Yeah, the lid stays off, but one of these days I'm going to build a lid out of that pink insulation stuff like Yooper has. That should help with temp. control as well.

Nailing the initial temperature is the hardest part I think, just add ice slowly and stir until you hit the temp you are looking for. In my case, the temp. of the wort in the carboy wasn't where I wanted it (it was too hot), so I took the ice bath water to ~50F and started there. It climbed to 60 eventually which is where i've been trying to keep it. I'm sure the yeast would have liked less temperature variation, but they survived. ;)

I cut up a bunch of 1 gallon water jugs and kept the bottom 3-4 inches to make little trays, which I fill with water and freeze. I add about 2 of those every 12 hours or so, and scoop out overflow water with a jug. It's cheaper than buying a bunch of ice, although one 10 pound bag might be nice to get the bath to the right temperature if your tap water is as hot as mine.
 
oddly, my experience so far has been that a water bath temp of 70-75--along with the wet towel and fan of course--keeps the primary at a fairly constant 68 degrees. getting the bath down to 65-70 brings me near 66, but then the water bath goes up pretty fast again to 70-75 once the ice melts.
 
that foam insulation lid looks like a good setup!
 
oddly, my experience so far has been that a water bath temp of 70-75--along with the wet towel and fan of course--keeps the primary at a fairly constant 68 degrees. getting the bath down to 65-70 brings me near 66, but then the water bath goes up pretty fast again to 70-75 once the ice melts.

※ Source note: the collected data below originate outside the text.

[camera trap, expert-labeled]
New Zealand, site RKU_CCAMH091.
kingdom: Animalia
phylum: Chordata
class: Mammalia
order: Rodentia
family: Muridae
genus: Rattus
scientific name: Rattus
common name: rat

Well to be fair I have no way of measuring the temperature of the fermenter itself, and I'm just going with the generally accepted assumption of a ~1-2 degree difference between the fermenter and the water bath around it.
 
thanks for the input. i've never heard of the 1-2 degree assumption before, all i know is my temp sticker on my fermenter is showing slightly above and below 68 when i pull it from 70-75 degree water, and was slightly above 66 when I had cooler water in the 68 degree range.

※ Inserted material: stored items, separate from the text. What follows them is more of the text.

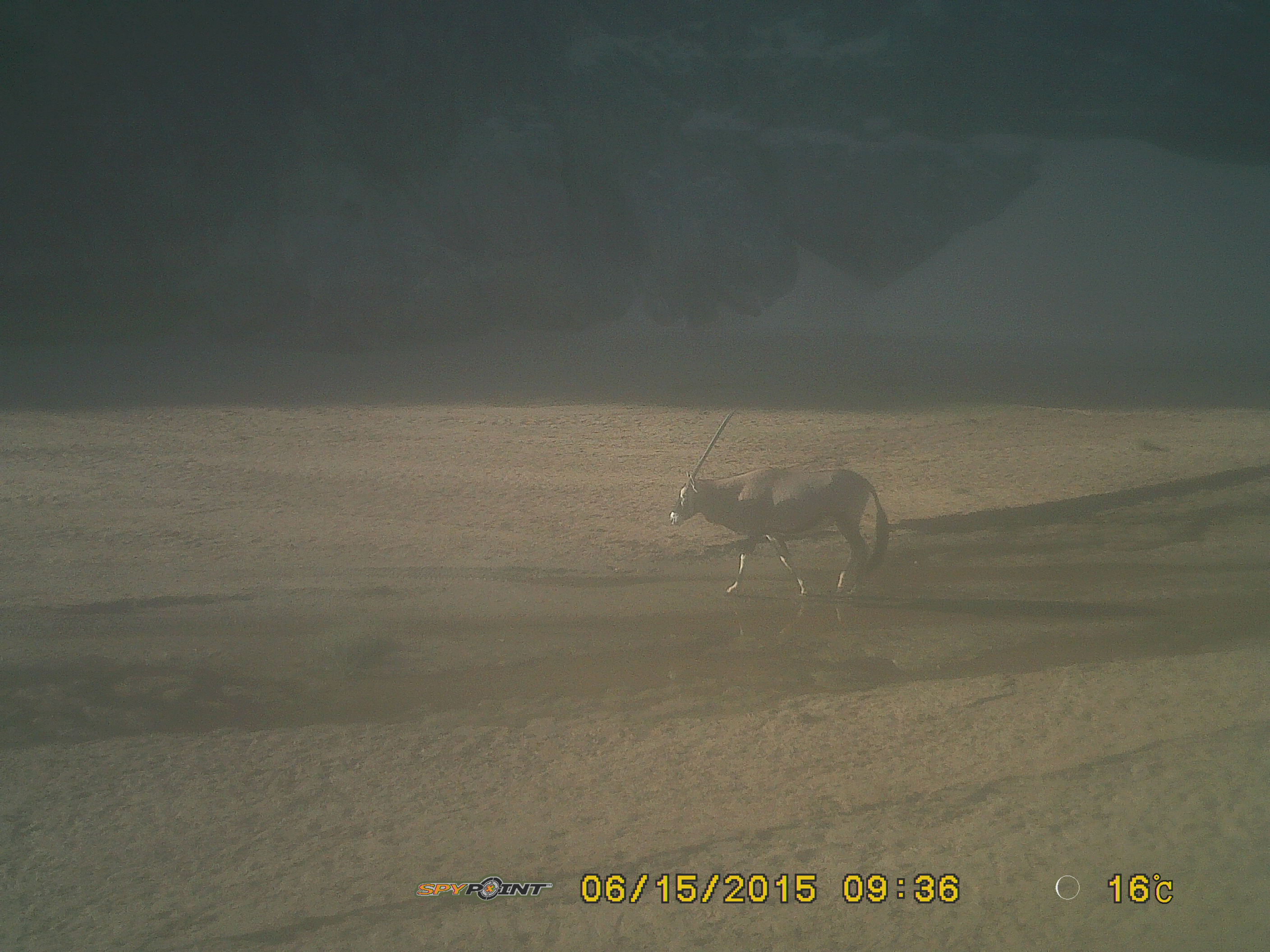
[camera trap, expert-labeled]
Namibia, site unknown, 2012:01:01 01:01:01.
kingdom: Animalia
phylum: Chordata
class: Mammalia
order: Artiodactyla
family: Bovidae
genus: Oryx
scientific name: Oryx gazella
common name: gemsbok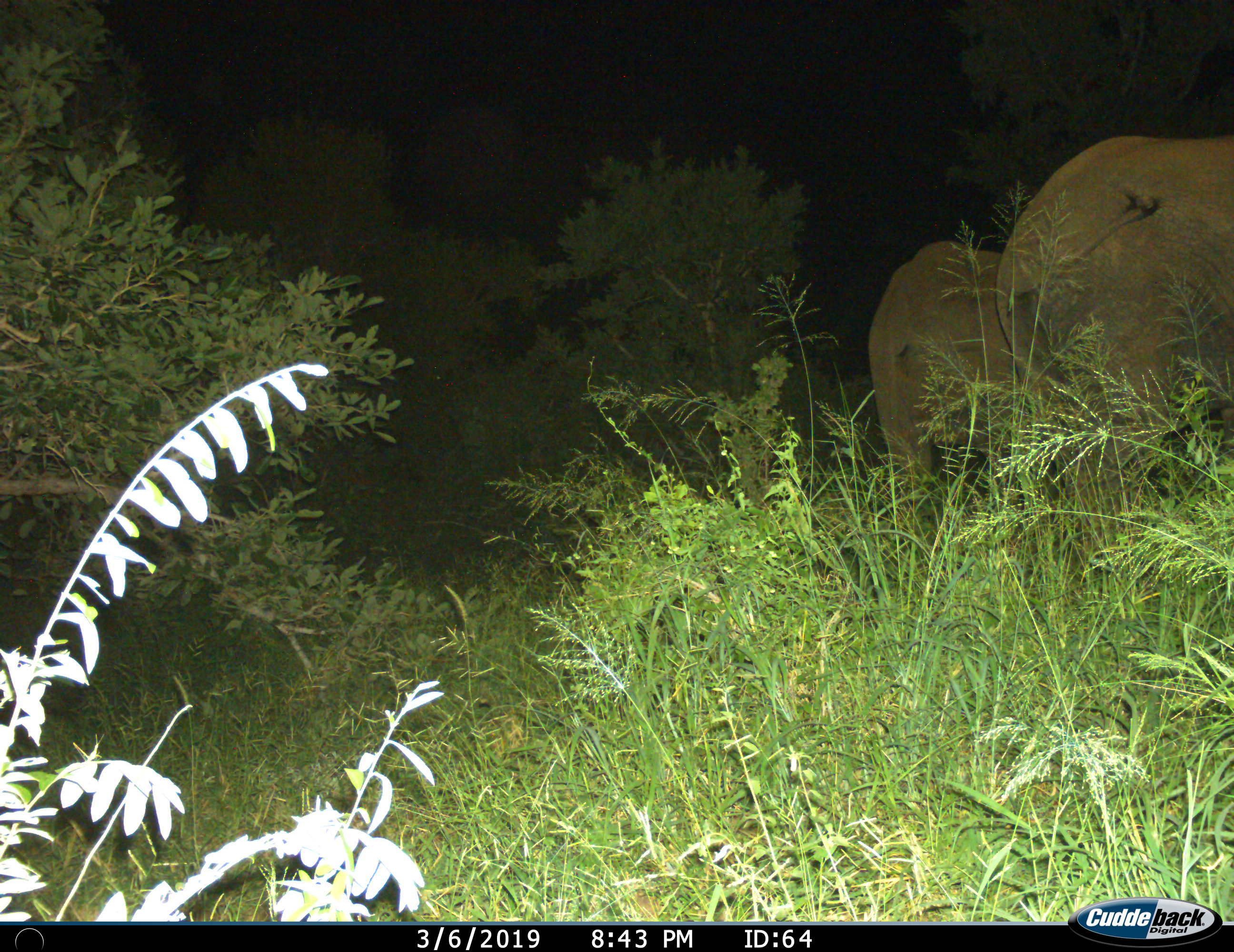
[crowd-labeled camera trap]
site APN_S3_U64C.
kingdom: Animalia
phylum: Chordata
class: Mammalia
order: Proboscidea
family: Elephantidae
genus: Loxodonta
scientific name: Loxodonta africana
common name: african bush elephant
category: elephant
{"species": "elephant (african bush elephant) (Loxodonta africana)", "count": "2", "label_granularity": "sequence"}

I thought the water would pull heat away from the fermenter, leaving the fermenter cooler than the surrounding environment. This would be the same theory for the wet towel and fan, as just like the principle behind sweating or a dog panting, it would cool the fermenter below the surrounding temp.
 
So if pitched warm does the sulfur go away? I pitched some Pacman slurry from a batch of Ruination ( I love how Pacman performs btw) and the wort felt slightly warm but not more than I have ever experienced. 2 Days later I am getting a fair amount of sulfur from my AB. I am hoping it will go away...
 
TriggerFingers said:
So if pitched warm does the sulfur go away? I pitched some Pacman slurry from a batch of Ruination ( I love how Pacman performs btw) and the wort felt slightly warm but not more than I have ever experienced. 2 Days later I am getting a fair amount of sulfur from my AB. I am hoping it will go away...

Don't wanna step on any toes here, but why would Stone (Ruination) be using Rogue Pacman yeast? Moreover, you gotta let thins get pretty warm before Pacman starts casting sulfur and I've not heard of Chico throwing sulfur at all. Might be something else going on?
 
Don't wanna step on any toes here, but why would Stone (Ruination) be using Rogue Pacman yeast? Moreover, you gotta let thins get pretty warm before Pacman starts casting sulfur and I've not heard of Chico throwing sulfur at all. Might be something else going on?

I had both 007 and Pacman and decided to use Pacman ala Yooper. Anyway, so after a day of the sulfur smell in my AB, its bubbling away and the sulfur smell is completely gone from the airlock!! :rockin: I am stunned because all I changed was to bring the fermenter in from my outside closet into the laundry room (warmed it up to mid 60's)---that's it.

I have no idea what is going on but these yeasties are something! I just want to know what caused the sulfur odor and why it went away?